━━━━━ Selected extract ━━━━━

# 2017 Cruze Diesel DEF Low -- Tank full



## oregon_rider (Jul 21, 2017)

I found a tsb that states there can be a delay from when you fill to when the driver info center is updated. 

I would let it idle and take it for a short drive to see if it resets the def level properly.

As far as the overflow goes - aways rinse the def off the car with water as it can damage the paint.

Jeff


----------



## wylekyote (Oct 18, 2021)

Thanks jeff, its been driven back and forth to school (about 10 miles) now 2-3 days, and its got 40 miles left on the '5mph max' limp home mode timer, which is just about enough to get to the dealership So I think we've given it enough time to figure it out on its own, at least without some help


----------



## oregon_rider (Jul 21, 2017)

Did it overflow when you put in a 2.5 gallon container of DEF? Or were you at a DEF pump at a truck stop etc.?

jeff


----------



## wylekyote (Oct 18, 2021)

It showed low, my daughter (who owns the car) put 2.5 gallons in it. Being the father of a number of children, I bought some more DEF to put in and got maybe 1/3 gallon in before it overflowed. thus confirming she'd already put plenty in the tank and the indicator was wrong. We've always used the BlueDef in the plastic inside cardboard containers


----------



## ChevyCruizer (Dec 31, 2021)

Good morning
Just curious if you ever found the source of the issue? Exactly same thing going on on my 2018 87000 Miles. Says tank is empty. 385 miles till derated.


----------



## wylekyote (Oct 18, 2021)

I did. We had rodent damage on the wire to the sensor. 




ChevyCruizer said:


> Good morning
> Just curious if you ever found the source of the issue? Exactly same thing going on on my 2018 87000 Miles. Says tank is empty. 385 miles till derated.


----------



## ChevyCruizer (Dec 31, 2021)

I’m gonna take some stuff apart and take a look at wires and connectors. Thank you.


----------

━━━━━ Given entries ━━━━━

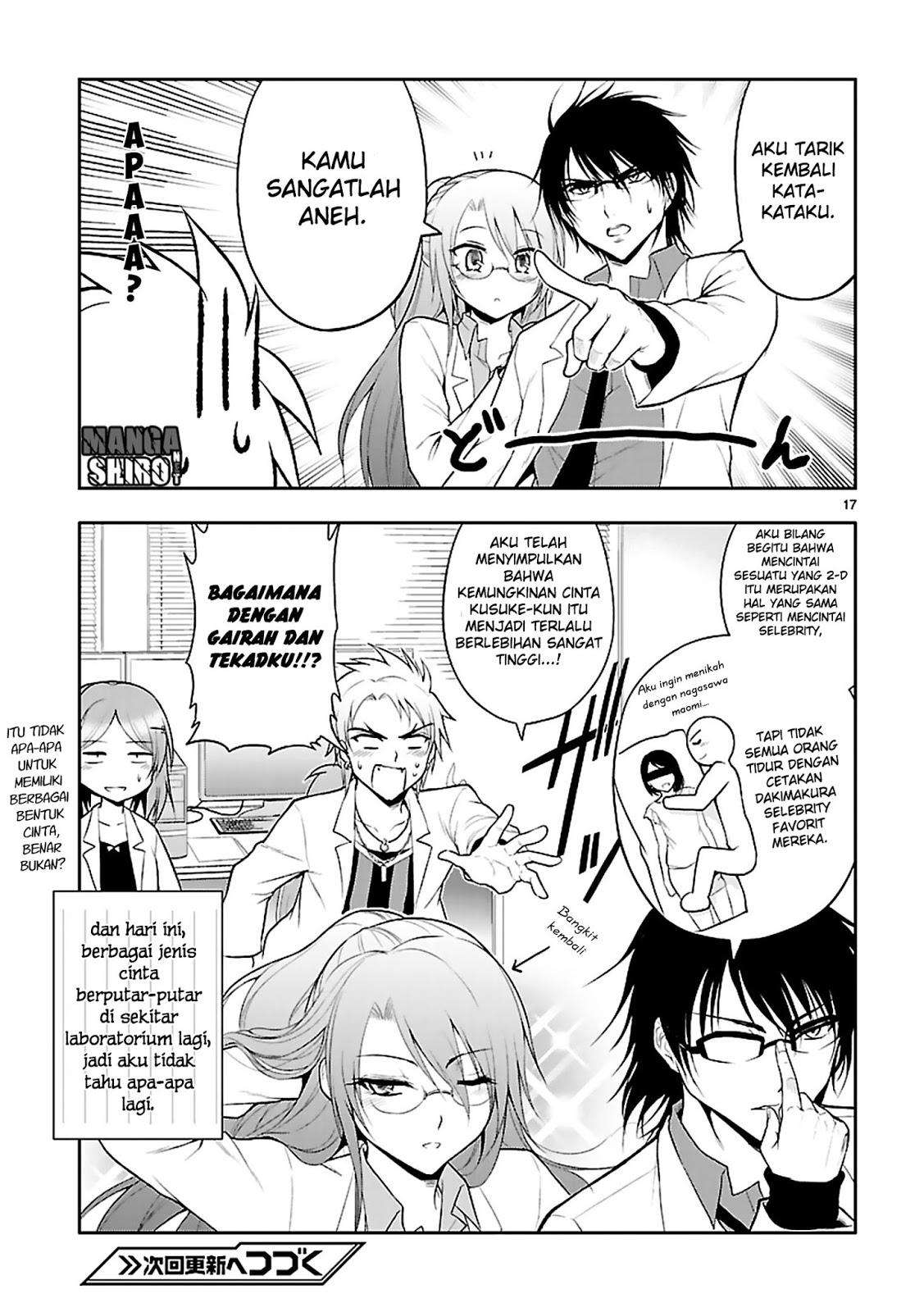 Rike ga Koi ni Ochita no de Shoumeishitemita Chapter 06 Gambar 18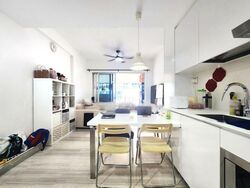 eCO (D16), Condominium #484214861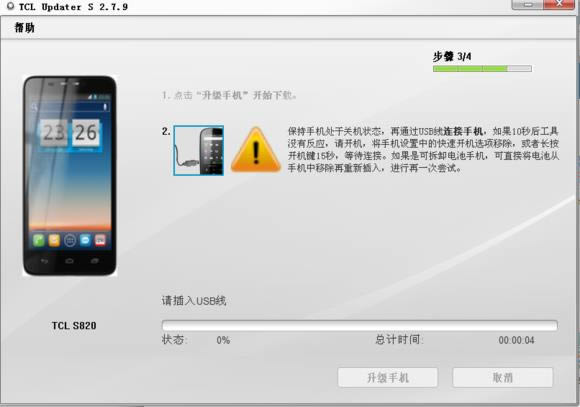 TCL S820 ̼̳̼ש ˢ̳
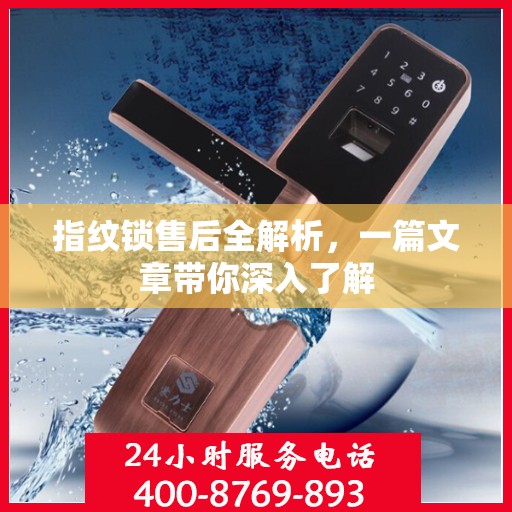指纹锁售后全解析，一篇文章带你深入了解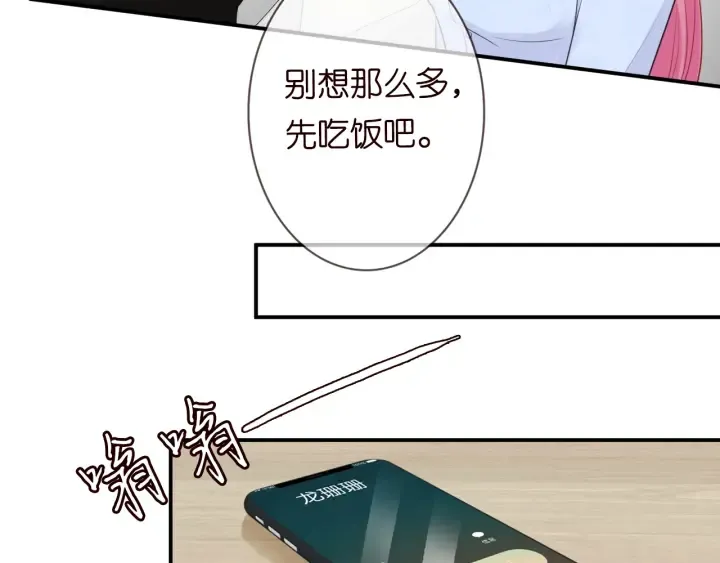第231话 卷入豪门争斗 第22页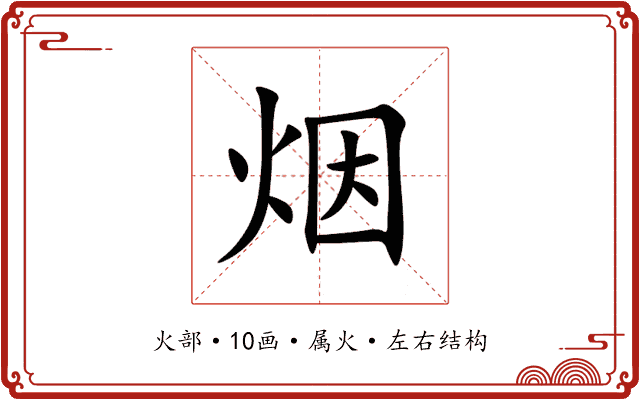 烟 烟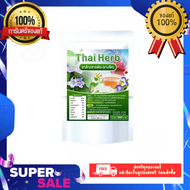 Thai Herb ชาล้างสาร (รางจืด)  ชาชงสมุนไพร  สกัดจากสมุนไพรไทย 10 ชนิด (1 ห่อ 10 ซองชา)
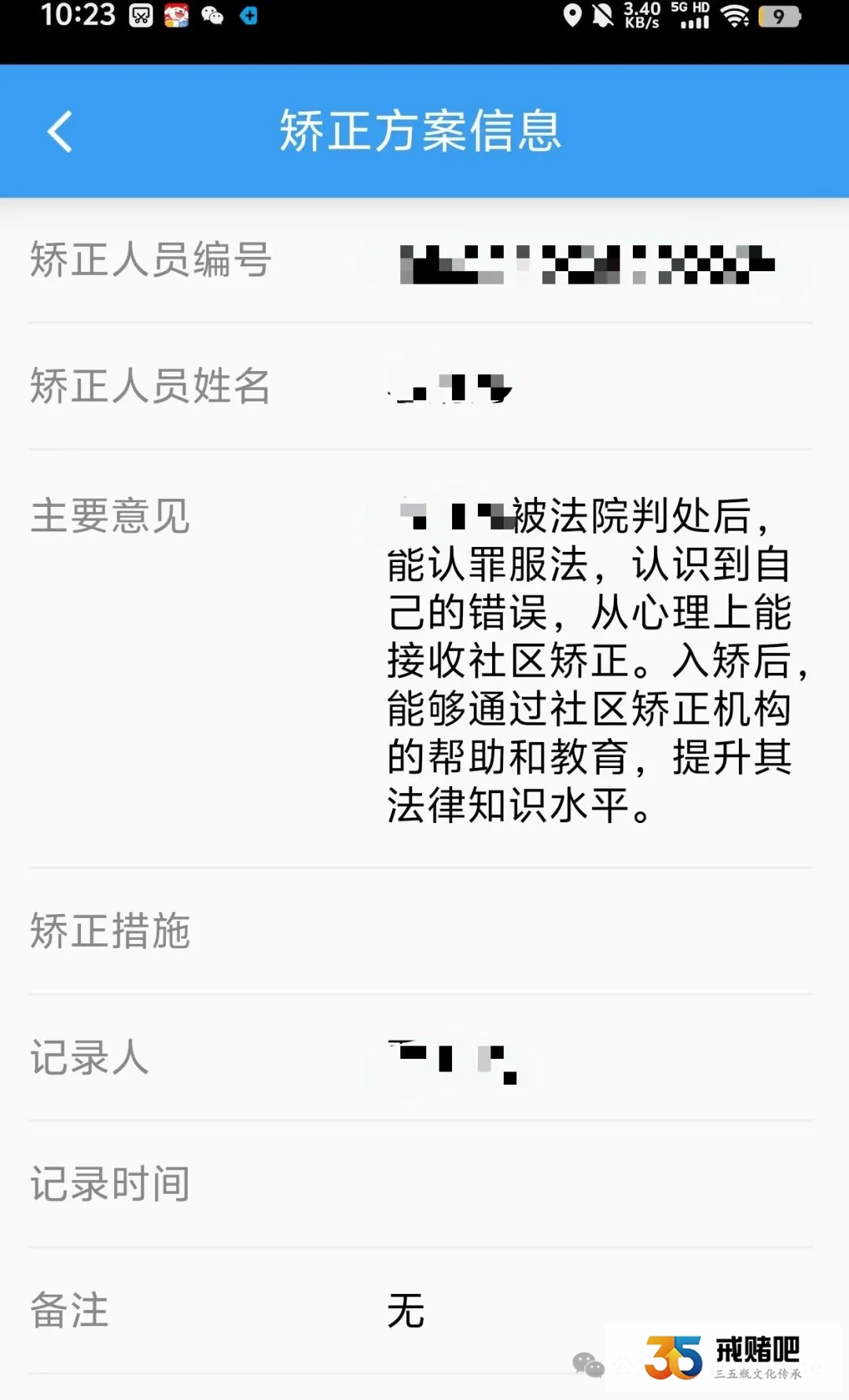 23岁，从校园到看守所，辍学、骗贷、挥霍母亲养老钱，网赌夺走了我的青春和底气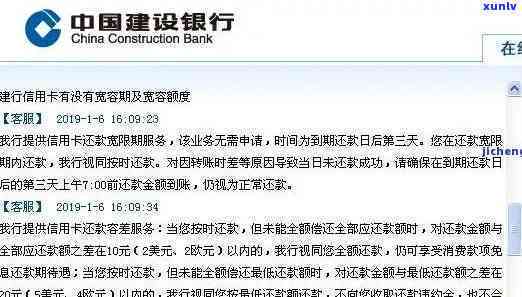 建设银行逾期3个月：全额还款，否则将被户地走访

━━━━━

__Work to complete__
From the Cruze diesel DEF thread, extract the passage that begins at the words "I found a tsb" and stops after the words "damage the paint.". The data that comes after the thread is separate from it.

__Solved problem__
I found a tsb that states there can be a delay from when you fill to when the driver info center is updated. 

I would let it idle and take it for a short drive to see if it resets the def level properly.

As far as the overflow goes - aways rinse the def off the car with water as it can damage the paint.